By Keith Pereña
It has been three months, two weeks and six days since I took a six-hour train ride to Lviv — a city in the western part of Ukraine. I’m writing this now in my house in Dubai, all while browsing through photos of the one day that I was in that city. There are little reminders of it everywhere — a bar of chocolate from the city’s famous chocolate factory sits inside the fridge, the train ticket from Kyiv to Lviv is plastered inside my journal, and every now and then, a message from one of the souls I met there pops up on my phone.It was a rainy autumn day in Kyiv’s Central Railway Station when my trip to Lviv began. Since it was a day trip, I had a single backpack in tow with just the essentials. I didn’t know anything about Lviv. My travel agent suggested the visit while I was getting my Ukrainian visa done last August. Since I was a clueless tourist, I said yes to visiting.
Back to the train station. It was my first time boarding an intercity train; we never had such trains in Manila back in my day. To me, it was one of those magical modes of transport from the movies. Post my trip to Lviv, that assessment stands.
I was seated in a cabin of six people — three women, two soldiers, and myself. As the train began to chug, so did the conversation. It all started when this Filipino tourist who couldn’t read his Ukrainian train ticket asked his companions if he was in the right cabin. Turns out, he was. After that, his story began to be unravelled for the other passengers in the cabin.
In the span of six hours, we were conversing, asking questions about each other. Two of the ladies spoke English and the soldiers spoke Ukrainian. It was a beautiful moment of understanding as the ladies asked me about my life and profession while translating it to Ukrainian for the soldiers to understand. The two servicemen asked me whether I was married — a query I am familiar with, after all the small talk I engage in with Dubai cabbies.
Within six hours, the six of us knew a little bit about each other. The lady on my left studied English and worked in Lviv; the one across me had been to Africa to volunteer with children; and the two soldiers who didn’t speak English were coming home from the war in Donbass for the first time. That last explained a lot about the soldier seated on my right. He was carrying a bouquet of roses and a cake wrapped in a box with flowers and ribbons painted on it. When I asked (with the help of the women who spoke English) how he felt about the war, his voice was resigned and his eyes fell. I thought his life must have changed, and it saddened me to see how conflict might have traumatised this man in uniform.
The train arrived in Lviv at 10 in the evening. The six of us parted ways just outside the station and Lviv came into view. Despite the dim streetlights, it was different from Kyiv. This is a town that changed hands between the Polish, the Austrians, the Soviets, and finally the Ukrainians.
The following day, the sun shone — a rare sight during the two weeks of autumn that I spent in Ukraine. Morning pierced through the apartment windows and a five-minute walk from the accommodation to the streetcar station was filled with small streets and tall houses with decorative facades. While Kyiv was closer to Ukraine in terms of architecture, the various European influences have contributed heavily to Lviv. One might place its streets beside France’s Montmartre and nobody would bat an eye.

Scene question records

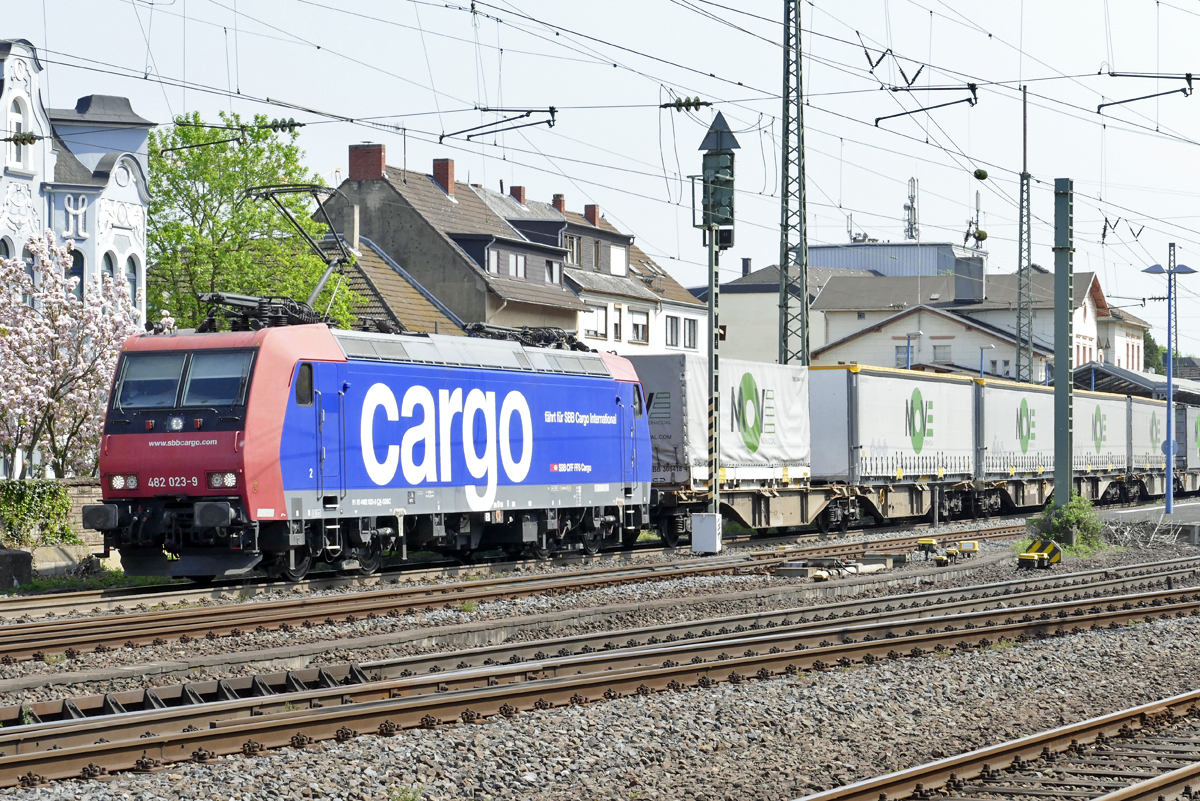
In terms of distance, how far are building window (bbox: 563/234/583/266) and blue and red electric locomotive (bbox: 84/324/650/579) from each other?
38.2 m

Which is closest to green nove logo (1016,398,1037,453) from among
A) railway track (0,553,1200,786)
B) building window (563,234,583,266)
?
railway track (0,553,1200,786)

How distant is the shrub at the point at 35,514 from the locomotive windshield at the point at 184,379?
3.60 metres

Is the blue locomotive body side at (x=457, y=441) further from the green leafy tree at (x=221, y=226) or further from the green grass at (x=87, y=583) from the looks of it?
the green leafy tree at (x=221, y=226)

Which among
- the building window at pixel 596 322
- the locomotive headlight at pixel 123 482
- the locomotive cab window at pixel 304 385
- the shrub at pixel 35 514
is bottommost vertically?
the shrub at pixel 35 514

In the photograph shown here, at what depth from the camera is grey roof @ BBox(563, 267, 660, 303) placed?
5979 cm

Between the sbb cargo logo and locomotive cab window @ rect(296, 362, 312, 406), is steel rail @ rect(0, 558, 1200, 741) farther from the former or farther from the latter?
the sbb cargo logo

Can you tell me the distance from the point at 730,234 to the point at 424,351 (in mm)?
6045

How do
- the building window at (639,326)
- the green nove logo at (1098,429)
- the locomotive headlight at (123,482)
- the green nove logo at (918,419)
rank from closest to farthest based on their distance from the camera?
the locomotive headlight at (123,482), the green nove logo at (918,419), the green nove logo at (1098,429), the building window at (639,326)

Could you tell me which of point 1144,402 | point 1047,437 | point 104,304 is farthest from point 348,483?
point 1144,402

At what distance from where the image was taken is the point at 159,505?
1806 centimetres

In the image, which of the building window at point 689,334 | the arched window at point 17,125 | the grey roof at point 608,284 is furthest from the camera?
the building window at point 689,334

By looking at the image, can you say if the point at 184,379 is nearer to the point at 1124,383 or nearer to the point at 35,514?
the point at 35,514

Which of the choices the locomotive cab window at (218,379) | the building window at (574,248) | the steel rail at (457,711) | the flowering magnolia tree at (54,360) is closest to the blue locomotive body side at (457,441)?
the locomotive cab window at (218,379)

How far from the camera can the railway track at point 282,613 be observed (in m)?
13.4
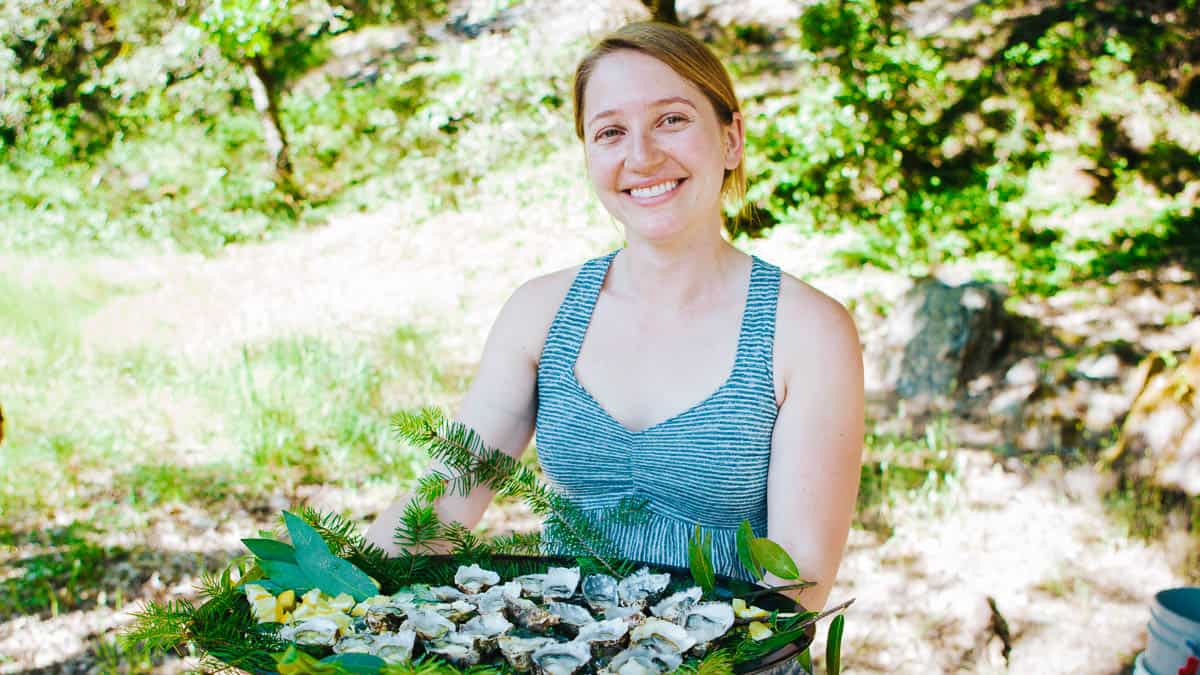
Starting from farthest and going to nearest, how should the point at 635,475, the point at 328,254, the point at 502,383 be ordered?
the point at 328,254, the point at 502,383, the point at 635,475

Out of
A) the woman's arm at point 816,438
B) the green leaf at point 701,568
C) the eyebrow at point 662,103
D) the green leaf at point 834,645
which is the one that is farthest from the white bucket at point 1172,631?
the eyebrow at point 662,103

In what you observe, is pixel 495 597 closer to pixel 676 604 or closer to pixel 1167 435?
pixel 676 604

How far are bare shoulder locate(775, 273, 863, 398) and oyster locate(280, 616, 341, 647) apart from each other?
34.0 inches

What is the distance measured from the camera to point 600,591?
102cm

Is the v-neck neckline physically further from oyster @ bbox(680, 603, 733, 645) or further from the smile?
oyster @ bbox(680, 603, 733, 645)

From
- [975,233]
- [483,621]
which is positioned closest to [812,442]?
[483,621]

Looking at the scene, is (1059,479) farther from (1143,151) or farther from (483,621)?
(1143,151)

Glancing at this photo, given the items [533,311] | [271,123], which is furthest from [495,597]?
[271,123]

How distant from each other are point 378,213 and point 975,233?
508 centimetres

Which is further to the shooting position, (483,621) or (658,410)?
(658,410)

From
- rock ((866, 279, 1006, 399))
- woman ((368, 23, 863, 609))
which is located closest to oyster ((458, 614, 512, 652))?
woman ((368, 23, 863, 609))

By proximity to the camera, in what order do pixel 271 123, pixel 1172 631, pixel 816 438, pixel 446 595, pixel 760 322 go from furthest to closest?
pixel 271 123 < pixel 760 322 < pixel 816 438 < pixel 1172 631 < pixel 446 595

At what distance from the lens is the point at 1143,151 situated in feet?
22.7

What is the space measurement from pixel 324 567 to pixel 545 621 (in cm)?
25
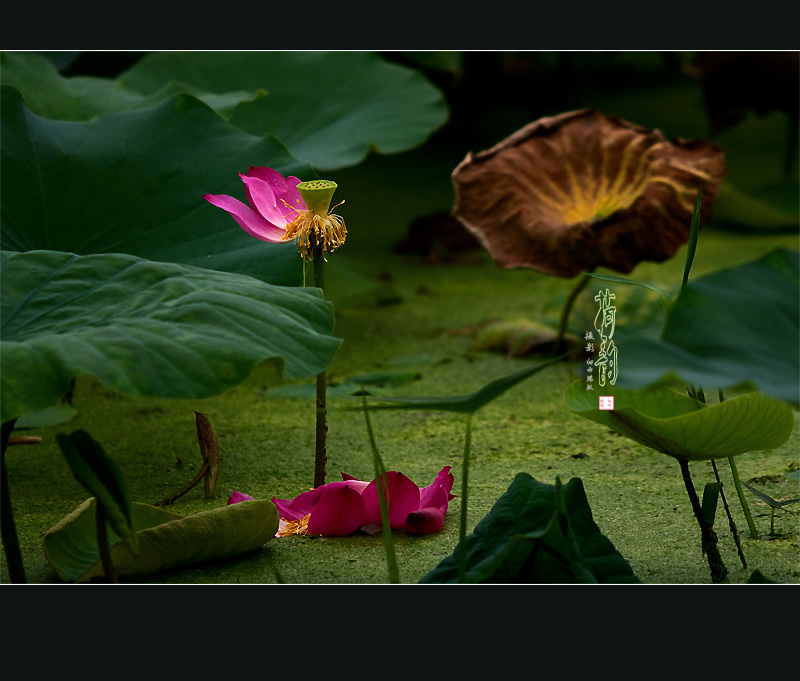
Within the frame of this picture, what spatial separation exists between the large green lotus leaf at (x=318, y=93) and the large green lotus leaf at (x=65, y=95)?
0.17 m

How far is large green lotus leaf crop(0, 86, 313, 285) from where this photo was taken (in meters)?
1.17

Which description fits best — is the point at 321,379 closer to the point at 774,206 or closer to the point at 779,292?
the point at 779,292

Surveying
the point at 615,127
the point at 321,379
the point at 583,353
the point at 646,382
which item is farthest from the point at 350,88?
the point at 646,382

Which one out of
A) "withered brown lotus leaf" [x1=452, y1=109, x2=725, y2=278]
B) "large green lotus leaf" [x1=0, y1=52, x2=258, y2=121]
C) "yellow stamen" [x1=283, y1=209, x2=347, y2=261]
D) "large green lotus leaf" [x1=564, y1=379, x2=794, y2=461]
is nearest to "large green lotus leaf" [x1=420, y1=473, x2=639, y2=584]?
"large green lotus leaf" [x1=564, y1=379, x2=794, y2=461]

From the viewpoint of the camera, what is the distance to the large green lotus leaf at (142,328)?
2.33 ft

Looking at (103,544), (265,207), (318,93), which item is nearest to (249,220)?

• Task list:
a. Answer these questions from the Lviv travel account:
(i) How long did the train ride from Kyiv to Lviv take?
(ii) At what time did the train arrive in Lviv?
(iii) What was the soldier seated on the writer's right carrying?
b. Which peoples does the Lviv travel account say the town changed hands between? List them all.
c. Write the next part of the Lviv travel account, beginning after its final sentence.
The material isn't needed for anything here.

• The responses:
a.
(i) Six hours.
(ii) At 10 in the evening.
(iii) A bouquet of roses and a cake in a box with flowers and ribbons painted on it.

b. The Polish, the Austrians, the Soviets, and the Ukrainians.

c.
The heart of this city is Ploscha Rynok (Rynok Square). Tourists from all over roam around, sit in cafés and take selfies. The European influence on Lviv really shines in the square, with its cobblestone walkways, lavishly decorated buildings and, of course, good coffee. Lviv is known for coffee and chocolate.
Being a solo traveller is thrilling. Before I set off that day, I made a list of places recommended by Lonely Planet. I found my way to a chocolate factory, which was a short walk from the streetcar station. To get to it, I went around the square — a left here, a right there, as I followed Google’s female voice. I reached the first stop — Lviv Masternya Shokoladu.
Lviv Handmade Chocolate spans six floors: the first where the chocolate is made, the second, third, and fourth where it’s sold, and the last two where they have a café where everything contains chocolate.
I sat at a table near the windows of the sixth floor. It was an attic. I remember the flicker of candlelights in that attic and the sun peeking through the clouds as I sipped chocolate tea. When I look back at that moment, I remember Hemingway’s A Moveable Feast, about his time in Paris. In a way, I felt like Hemingway, a stranger in another town writing his observations of the world. The café staff made small talk among themselves and smiled. It seemed as if they enjoyed their work. A couple took selfies at the table to my left. A group of tourists ordered from the menu on my right. The warm, saccharine taste of cacao beans surrounded us all, unifying us despite not knowing each other.
I went back to the square — this time, I knew which way to go. Around the square and its neigbouring streets, there was no dullness. Everywhere there was activity. Street performers sang their hearts out; a couple was doing a photoshoot for their prenup, clad in their wedding attire; batches of children followed their teacher; group tours were being conducted — yours truly was a participant — a free city tour.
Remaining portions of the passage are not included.